From a theoretical perspective these are identical. Run time I would wager they are very close as well. A more pythonic way (asking for forgiveness rather than permission ,thanks @tobias_k) that may improve the first solution is:

d = {}
for elem in l:
    try:
        d[elem[1]].append(elem[0])
    except KeyError:
        d[elem[1]] = [elem[0]]

If you have many repeating keys, this would be better, since the overhead of an exception would be much smaller than all the ifs (and only one lookup), so this would depend on the actual list in question. If you go for this solution you may want to read up on a defaultdict.

Some new info

My guess was wrong! even though theoretically they are the same, and it seems like the amount of operations are the same, there is a difference. I'm guessing this has to do with Python's ability to optimize if statements.

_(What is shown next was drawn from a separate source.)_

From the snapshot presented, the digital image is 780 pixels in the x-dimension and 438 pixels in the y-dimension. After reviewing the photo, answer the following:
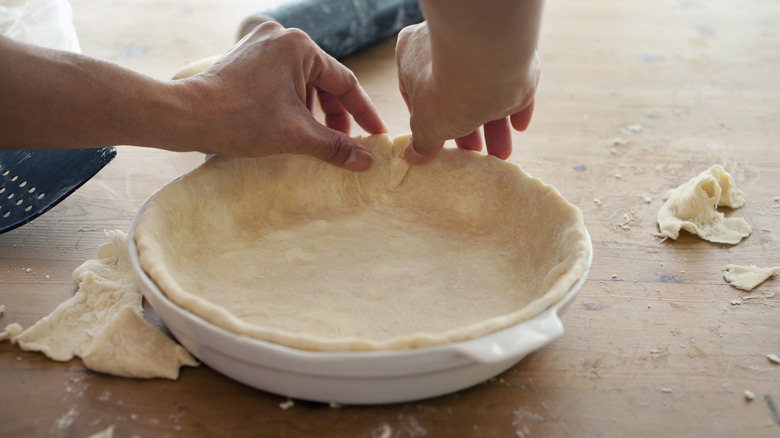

Marking your first method a, your second one b, and the one I provided c, using the timeit module I timed these methods for two lists:

l1=[(x,y) for x,y in zip(range(1000),range(1000,2000)]
l1=[(x,2) for x,y in range(1000)]

Results for l1:

Method a is fastest. 30% slower is b, and another 30% from that is c.

Results for l2:

Methods a and b are nearly identical (a still a bit faster), and c is a bit faster than both (which we expected).

I would say for practical purposes the first version is better than the second, but the 3d would be best if you have a lot of repeating keys. bottom line, theory is all well and good, but the best method practically is list dependent.

Answer 2

The 1st Solution is more efficient as it takes O(n) time to complete: The if statement is O(1) since dictionary lookup is O(1).

The 2nd Solution is also O(n) but it runs twice, so O(n+n).

And in the 1st Solution, you could skip the if statement and directly append the elem[0], and add a try except block.